● **The exercise**: Extend the text about the film Four Days in September, starting after its final sentence.

● **Given text**:
- Original film poster
- Directed by: Bruno Barreto
- Written by: Leopoldo Serran
- Based on: O Que É Isso, Companheiro? by Fernando Gabeira
- Produced by: Lucy Barreto Luiz Carlos Barreto
- Starring: Alan Arkin; Pedro Cardoso; Fernanda Torres; Cláudia Abreu; Luiz Fernando Guimarães; Caroline Kava; Fisher Stevens;
- Cinematography: Félix Monti
- Edited by: Isabelle Rathery
- Music by: Stewart Copeland
- Production companies: Filmes do Equador Luiz Carlos Barreto Produções Cinematográficas
- Distributed by: RioFilme
- Release date: 19 April 1997;
- Running time: 110 minutes
- Country: Brazil
- Languages: Portuguese English
- Box office: R$1.8 million

= Four Days in September =

1997 film directed by Bruno Barreto

Four Days in September (O Que É Isso, Companheiro?) is a 1997 Brazilian thriller film directed by Bruno Barreto and produced by his parents Lucy and Luiz Carlos Barreto. It is a dramatized version of the 1969 kidnapping of the United States Ambassador to Brazil, Charles Burke Elbrick, by members of Revolutionary Movement 8th October (MR-8) and Ação Libertadora Nacional (ALN).

It was nominated as Best Foreign Language Film at the 70th Academy Awards.

==Background==
The film is "loosely based" on the 1979 memoir O Que É Isso, Companheiro? (in English: What Was That, Comrade?), written by politician Fernando Gabeira. In 1969, as a member of Revolutionary Movement 8th October (MR-8), a student guerrilla group, he participated in the abduction of the United States ambassador to Brazil, negotiating to gain release of leftist political prisoners. MR-8 was protesting the recent takeover of Brazil by a military government and seeking the release of political prisoners. But, the military further increased its repression of dissent, MR-8 and ALN members were tortured by the police, and democracy was not re-established in Brazil until 1985.

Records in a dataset
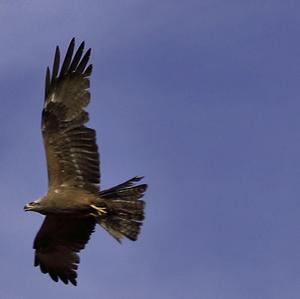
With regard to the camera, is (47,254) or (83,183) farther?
(47,254)

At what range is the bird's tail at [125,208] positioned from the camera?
54.0ft

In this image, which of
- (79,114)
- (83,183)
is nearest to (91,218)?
(83,183)

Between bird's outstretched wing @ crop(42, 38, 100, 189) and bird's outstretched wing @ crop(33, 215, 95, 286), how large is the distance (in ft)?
2.37

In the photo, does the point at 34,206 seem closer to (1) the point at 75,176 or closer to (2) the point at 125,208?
(1) the point at 75,176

● **Written reply**:
Gabeira later became a journalist and politician, elected as congressman from the Green Party.

==Plot==
The film is a fictionalized version of the dramatic events of the abduction of the American ambassador Charles Burke Elbrick (played by Alan Arkin). Elbrick was kidnapped in Rio de Janeiro by the Revolutionary Movement 8th October (MR-8) with the help of the Ação Libertadora Nacional. Gabeira (played by Pedro Cardoso and named Paulo in the film) as a student joins the radical movement after Brazil's military overthrew its government in a 1964 coup. In 1969, he and his comrades decide to kidnap the American ambassador to protest the Brazilians' coup; the film busies itself with the group's conspiring and execution of the crime. Paulo is portrayed as "the most intelligent and uncertain of the kidnappers."

The film explores Paulo's love affair with Andréia, the guerrilla leader. It suggests a kind of friendship developing between Paulo and Elbrick. The ambassador is portrayed as a decent man who shares some of his kidnappers' frustrations regarding the Brazilian military dictatorship, and one who fulfills his duty to his own government.

==Cast==
The main characters include:
- Paulo / Fernando Gabeira (Pedro Cardoso) - member of the MR-8 guerrilla group and one of the kidnappers.
- Andréia / Maria (Fernanda Torres) - the beautiful and tough MR-8 guerrilla-group leader who falls in love with Paulo/Fernando.
- Charles Burke Elbrick (Alan Arkin) - the American ambassador, who forms a bond with Paulo/Fernando.
- Jonas / Virgílio Gomes da Silva (Matheus Nachtergaele) - member of ALN guerrilla group
- Marcão / Franklin Martins (Luiz Fernando Guimarães) - second in command to the MR-8 guerrilla group and one of the kidnappers.
- Renée / Vera Sílvia Magalhães (Cláudia Abreu) - member of the MR-8 guerrilla group and one of the kidnappers.
- Toledo / Joaquim Câmara Ferreira (Nélson Dantas) - member of ALN guerrilla group. He's a Spanish expatriate in Brazil that fought the dictatorship of Francoist Spain
- Henrique (Marco Ricca) - former Navy enlistee and member of the National Intelligence Service of Brazil
- Brandão (Maurício Gonçalves) - member of the National Intelligence Service of Brazil
- Júlio / Cid Benjamin (Caio Junqueira) - member of the MR-8 guerrilla group and one of the kidnappers.
- César / Oswaldo (Selton Mello) - member of the MR-8 guerrilla group, arrested prior to the kidnapping of the Ambassador.
- Dona Margarida / Elba Souto-Maior (Fernanda Montenegro)
- Lília (Alessandra Negrini) - wife of Henrique
- Mowinkel (Fisher Stevens)
- Jorge Cherques

==Reception==
===Critical response===
The film had mixed reviews. Four Days in September has an approval rating of 59% on review aggregator website Rotten Tomatoes, based on 17 reviews, and an average rating of 6.5/10.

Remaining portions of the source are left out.